* **What you need to do**
a - According to the article on the Zediva lawsuit, where is the data center that holds Zediva's banks of DVD players?
b - Resume the article on the Hollywood studios' lawsuit against Zediva, starting after its final sentence.

* **Source excerpt**
■ ■ ■ ■

Hollywood studios go after online movie rental service Zediva

If you were wondering when Zediva, the company that streams movies to consumers on demand from banks of DVD players in its Santa Clara data center for a buck or two per movie, was going to get hit with a lawsuit, your wait is over.

The company, which launched its service last month, is headed for court after being sued for copyright infringement by the Motion Picture Association of America.

The MPAA filed suit on behalf of six studios, Warner Bros., Sony Pictures, Paramount Pictures, Twentieth Century Fox, Universal Pictures and Disney studios.

MPAA legal eagles say Zediva was transmitting new releases to customers without the license it would need, labeling the company's claim that customers rent the DVDs "sophistry."

■ ■ ■ ■

* **Listing**
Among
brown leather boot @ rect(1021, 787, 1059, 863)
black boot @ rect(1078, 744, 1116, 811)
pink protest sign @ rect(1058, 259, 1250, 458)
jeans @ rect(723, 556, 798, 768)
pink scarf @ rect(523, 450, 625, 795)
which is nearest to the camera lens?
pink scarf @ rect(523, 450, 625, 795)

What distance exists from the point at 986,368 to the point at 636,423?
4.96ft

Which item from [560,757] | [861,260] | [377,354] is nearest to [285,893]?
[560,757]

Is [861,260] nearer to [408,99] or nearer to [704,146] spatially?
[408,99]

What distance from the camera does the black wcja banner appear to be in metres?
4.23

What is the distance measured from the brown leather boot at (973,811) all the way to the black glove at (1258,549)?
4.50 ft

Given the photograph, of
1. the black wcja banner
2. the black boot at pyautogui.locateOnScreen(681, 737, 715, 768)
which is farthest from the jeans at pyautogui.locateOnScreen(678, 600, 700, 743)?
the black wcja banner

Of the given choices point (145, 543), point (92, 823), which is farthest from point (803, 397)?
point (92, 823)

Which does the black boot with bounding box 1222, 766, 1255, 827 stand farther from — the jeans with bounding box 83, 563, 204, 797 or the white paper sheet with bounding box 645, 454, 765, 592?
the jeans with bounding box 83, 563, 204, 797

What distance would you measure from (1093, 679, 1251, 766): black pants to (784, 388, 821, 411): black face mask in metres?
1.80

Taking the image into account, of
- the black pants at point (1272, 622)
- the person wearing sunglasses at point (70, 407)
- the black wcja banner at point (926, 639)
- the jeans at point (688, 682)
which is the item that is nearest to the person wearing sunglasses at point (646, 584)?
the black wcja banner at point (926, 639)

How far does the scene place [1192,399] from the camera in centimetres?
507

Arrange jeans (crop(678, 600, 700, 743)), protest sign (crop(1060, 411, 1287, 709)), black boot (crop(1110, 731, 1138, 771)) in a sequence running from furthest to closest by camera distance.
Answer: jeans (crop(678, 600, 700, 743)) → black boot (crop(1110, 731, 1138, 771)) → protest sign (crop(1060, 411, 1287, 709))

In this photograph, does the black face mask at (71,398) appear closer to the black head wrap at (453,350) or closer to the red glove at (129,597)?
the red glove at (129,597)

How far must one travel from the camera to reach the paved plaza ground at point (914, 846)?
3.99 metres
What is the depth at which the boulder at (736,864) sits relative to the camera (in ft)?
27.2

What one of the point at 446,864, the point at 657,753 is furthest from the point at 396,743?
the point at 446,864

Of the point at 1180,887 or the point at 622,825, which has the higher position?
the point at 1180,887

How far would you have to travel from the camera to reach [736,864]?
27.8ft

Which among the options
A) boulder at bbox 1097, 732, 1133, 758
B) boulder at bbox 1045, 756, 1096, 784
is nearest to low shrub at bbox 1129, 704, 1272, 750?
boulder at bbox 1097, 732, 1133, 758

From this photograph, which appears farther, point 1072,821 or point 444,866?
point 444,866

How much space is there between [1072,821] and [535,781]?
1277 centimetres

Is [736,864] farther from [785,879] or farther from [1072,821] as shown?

■ ■ ■ ■

* **Written answers**
a - Santa Clara

b -
"Zediva's mischaracterization of itself is a gimmick it hopes will enable it to evade the law and stream movies in violation of the studios' exclusive rights," Dan Robbins, the MPAA's associate general counsel, said in a statement. "Courts have repeatedly seen through the façade of this type of copyright-avoidance scheme, and we are confident they will in this case too."

The MPAA filed suit in federal district court in L.A. and wants the court to shut down Zediva; it's also seeking all profits from the rentals and unspecified damages, or $150,000 per violation.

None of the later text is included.